If you have registered users, then cookies are fine when they login, and people expect to be tracked by a site when they are logged in. If they aren't logged in, why should they be tracked ?

[llze]

As far as I understood, consent for tracking *before* a cookie is set was only ever necessary for such kind of profiling which links the user activity directly to the user's profile. In other words, if the tracking data ends up in a database without being anonymized, prior consent is necessary and a cookie notice or a paragraph in a privacy statement is not enough. Not sure.

That EU cookie law is (i think that's one topic in that blog post) not yet migrated from that directive into german national law, hence there actually isn't a requierement to do such an opt-in in germany (questionable).

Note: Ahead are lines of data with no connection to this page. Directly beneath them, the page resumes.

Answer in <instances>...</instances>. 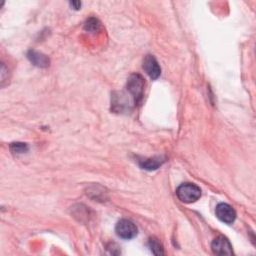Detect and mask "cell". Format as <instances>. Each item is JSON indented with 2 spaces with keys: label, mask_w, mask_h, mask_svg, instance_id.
<instances>
[{
  "label": "cell",
  "mask_w": 256,
  "mask_h": 256,
  "mask_svg": "<svg viewBox=\"0 0 256 256\" xmlns=\"http://www.w3.org/2000/svg\"><path fill=\"white\" fill-rule=\"evenodd\" d=\"M70 4H71V6H73L74 9H79L81 7V2H79V1H72V2H70Z\"/></svg>",
  "instance_id": "7c38bea8"
},
{
  "label": "cell",
  "mask_w": 256,
  "mask_h": 256,
  "mask_svg": "<svg viewBox=\"0 0 256 256\" xmlns=\"http://www.w3.org/2000/svg\"><path fill=\"white\" fill-rule=\"evenodd\" d=\"M142 67L151 79H157L161 74V68L158 61L153 55H146L143 59Z\"/></svg>",
  "instance_id": "5b68a950"
},
{
  "label": "cell",
  "mask_w": 256,
  "mask_h": 256,
  "mask_svg": "<svg viewBox=\"0 0 256 256\" xmlns=\"http://www.w3.org/2000/svg\"><path fill=\"white\" fill-rule=\"evenodd\" d=\"M148 245H149V248L153 254H155V255H163L164 254L163 246L157 238H155V237L150 238Z\"/></svg>",
  "instance_id": "9c48e42d"
},
{
  "label": "cell",
  "mask_w": 256,
  "mask_h": 256,
  "mask_svg": "<svg viewBox=\"0 0 256 256\" xmlns=\"http://www.w3.org/2000/svg\"><path fill=\"white\" fill-rule=\"evenodd\" d=\"M211 249L216 255H232V245L224 236H218L211 243Z\"/></svg>",
  "instance_id": "8992f818"
},
{
  "label": "cell",
  "mask_w": 256,
  "mask_h": 256,
  "mask_svg": "<svg viewBox=\"0 0 256 256\" xmlns=\"http://www.w3.org/2000/svg\"><path fill=\"white\" fill-rule=\"evenodd\" d=\"M10 149L14 153H25L28 150V147L25 143H12L10 145Z\"/></svg>",
  "instance_id": "8fae6325"
},
{
  "label": "cell",
  "mask_w": 256,
  "mask_h": 256,
  "mask_svg": "<svg viewBox=\"0 0 256 256\" xmlns=\"http://www.w3.org/2000/svg\"><path fill=\"white\" fill-rule=\"evenodd\" d=\"M115 231L120 238L126 240L134 238L137 233H138V229H137L136 225L128 219H122L118 222L116 224Z\"/></svg>",
  "instance_id": "3957f363"
},
{
  "label": "cell",
  "mask_w": 256,
  "mask_h": 256,
  "mask_svg": "<svg viewBox=\"0 0 256 256\" xmlns=\"http://www.w3.org/2000/svg\"><path fill=\"white\" fill-rule=\"evenodd\" d=\"M27 57L35 66L41 67V68H45V67L49 66V63H50L49 58L46 55H44L43 53L37 52L34 50H30L27 54Z\"/></svg>",
  "instance_id": "52a82bcc"
},
{
  "label": "cell",
  "mask_w": 256,
  "mask_h": 256,
  "mask_svg": "<svg viewBox=\"0 0 256 256\" xmlns=\"http://www.w3.org/2000/svg\"><path fill=\"white\" fill-rule=\"evenodd\" d=\"M163 162H164V159L161 158V157H153V158L140 160L139 165L141 166V168L151 171V170H155L159 166H161Z\"/></svg>",
  "instance_id": "ba28073f"
},
{
  "label": "cell",
  "mask_w": 256,
  "mask_h": 256,
  "mask_svg": "<svg viewBox=\"0 0 256 256\" xmlns=\"http://www.w3.org/2000/svg\"><path fill=\"white\" fill-rule=\"evenodd\" d=\"M145 81L140 74H131L127 80L126 88L135 105L139 104L143 98Z\"/></svg>",
  "instance_id": "6da1fadb"
},
{
  "label": "cell",
  "mask_w": 256,
  "mask_h": 256,
  "mask_svg": "<svg viewBox=\"0 0 256 256\" xmlns=\"http://www.w3.org/2000/svg\"><path fill=\"white\" fill-rule=\"evenodd\" d=\"M99 27H100L99 21H98L96 18H93V17L89 18L84 24L85 30L89 31V32H96V31H98V29H99Z\"/></svg>",
  "instance_id": "30bf717a"
},
{
  "label": "cell",
  "mask_w": 256,
  "mask_h": 256,
  "mask_svg": "<svg viewBox=\"0 0 256 256\" xmlns=\"http://www.w3.org/2000/svg\"><path fill=\"white\" fill-rule=\"evenodd\" d=\"M215 214L220 221L226 224L233 223L236 218L235 210L233 209L232 206H230L227 203H219L217 206H216Z\"/></svg>",
  "instance_id": "277c9868"
},
{
  "label": "cell",
  "mask_w": 256,
  "mask_h": 256,
  "mask_svg": "<svg viewBox=\"0 0 256 256\" xmlns=\"http://www.w3.org/2000/svg\"><path fill=\"white\" fill-rule=\"evenodd\" d=\"M176 195L184 203H193L201 197V189L193 183H182L176 189Z\"/></svg>",
  "instance_id": "7a4b0ae2"
}]
</instances>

However, it would need to be tied to a function that de-/activates all scripts on the page i guess, just leaving the html and css basically. Not sure if that can be avoided with those agressive trackers, but there is this thing around for quite a long time:

privacy compliant like buttons: https://www.heise.de/ct/ausgabe/2014-26 ... 63330.html

I think heise came up with it first and claimed it's requiered in germany.

Still, if that authority department misinterprets the law and makes such confusing statements, people might be uncertain and better pay those lawers to be "safe" even if they wouldn't need to.

Generally this whole topic is pretty hyped currently, but if you look back in time, fees for privacy protection related aberrations are barely imposed.

Example in Berlin 2017 on page 144: https://datenschutz-berlin.de/jahresberichte.html
There were only 16 fees imposed with a total sum of 10.350,00 EUR, with a maximum possible limit of a single fee of 300.000,00 EUR if i'm not mistaken.

24 criminal proceedings in 2017, still for Berlin i do not think thats a whole lot actually.

In 2016 it was 24 fees imposed with a total sum of 24.020,00 EUR and 4 criminal proceedings on court.

Nonethless it's good to think about it, but it also can be a barrier for a good economic flow i think.

[aMUSEd]

What I don't get is how come all the small developers are having to email everyone asking them to opt into newsletters etc, but the larger companies seem able to just get away with am email telling you they 'respect your privacy, but 'If you agree with our Privacy Policy, there’s nothing you need to do'.